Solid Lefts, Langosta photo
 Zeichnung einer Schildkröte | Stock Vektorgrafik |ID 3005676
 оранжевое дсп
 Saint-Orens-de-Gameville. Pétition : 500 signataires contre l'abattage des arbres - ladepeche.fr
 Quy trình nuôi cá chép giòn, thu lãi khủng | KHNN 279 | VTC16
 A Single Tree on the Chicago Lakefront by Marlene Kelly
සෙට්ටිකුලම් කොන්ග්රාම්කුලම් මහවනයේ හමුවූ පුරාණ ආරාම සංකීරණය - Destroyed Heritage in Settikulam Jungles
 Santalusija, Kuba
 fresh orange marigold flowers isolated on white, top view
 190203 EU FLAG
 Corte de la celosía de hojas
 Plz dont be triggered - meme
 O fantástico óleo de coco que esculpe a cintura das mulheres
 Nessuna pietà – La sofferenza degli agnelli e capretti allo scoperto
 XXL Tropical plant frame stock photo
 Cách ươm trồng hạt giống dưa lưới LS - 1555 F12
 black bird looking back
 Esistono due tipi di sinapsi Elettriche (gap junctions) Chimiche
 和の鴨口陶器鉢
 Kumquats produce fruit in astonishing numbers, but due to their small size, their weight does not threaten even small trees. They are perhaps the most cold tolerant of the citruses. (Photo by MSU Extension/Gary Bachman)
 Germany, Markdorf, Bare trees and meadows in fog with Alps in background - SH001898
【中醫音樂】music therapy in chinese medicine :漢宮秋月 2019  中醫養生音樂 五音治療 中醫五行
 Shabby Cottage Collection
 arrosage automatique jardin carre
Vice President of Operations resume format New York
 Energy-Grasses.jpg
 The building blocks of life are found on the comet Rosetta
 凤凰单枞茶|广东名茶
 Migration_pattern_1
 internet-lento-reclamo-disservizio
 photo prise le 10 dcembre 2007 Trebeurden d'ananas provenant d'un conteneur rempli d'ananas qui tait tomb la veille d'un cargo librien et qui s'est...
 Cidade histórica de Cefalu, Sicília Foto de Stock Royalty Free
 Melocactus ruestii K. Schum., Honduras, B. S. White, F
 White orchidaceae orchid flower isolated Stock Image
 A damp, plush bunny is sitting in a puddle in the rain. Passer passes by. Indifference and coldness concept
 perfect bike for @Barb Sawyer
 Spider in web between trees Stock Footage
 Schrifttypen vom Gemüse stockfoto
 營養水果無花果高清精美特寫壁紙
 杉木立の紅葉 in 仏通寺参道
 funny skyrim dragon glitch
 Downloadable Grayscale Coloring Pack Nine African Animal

━━━━

ABOUT THIS EXERCISE: After locating the line holding "Nessuna pietà –" above, output exactly that line and every line after it through the line holding "The building blocks". Include nothing else.

SOLUTION:
 Nessuna pietà – La sofferenza degli agnelli e capretti allo scoperto
 XXL Tropical plant frame stock photo
 Cách ươm trồng hạt giống dưa lưới LS - 1555 F12
 black bird looking back
 Esistono due tipi di sinapsi Elettriche (gap junctions) Chimiche
 和の鴨口陶器鉢
 Kumquats produce fruit in astonishing numbers, but due to their small size, their weight does not threaten even small trees. They are perhaps the most cold tolerant of the citruses. (Photo by MSU Extension/Gary Bachman)
 Germany, Markdorf, Bare trees and meadows in fog with Alps in background - SH001898
【中醫音樂】music therapy in chinese medicine :漢宮秋月 2019  中醫養生音樂 五音治療 中醫五行
 Shabby Cottage Collection
 arrosage automatique jardin carre
Vice President of Operations resume format New York
 Energy-Grasses.jpg
 The building blocks of life are found on the comet Rosetta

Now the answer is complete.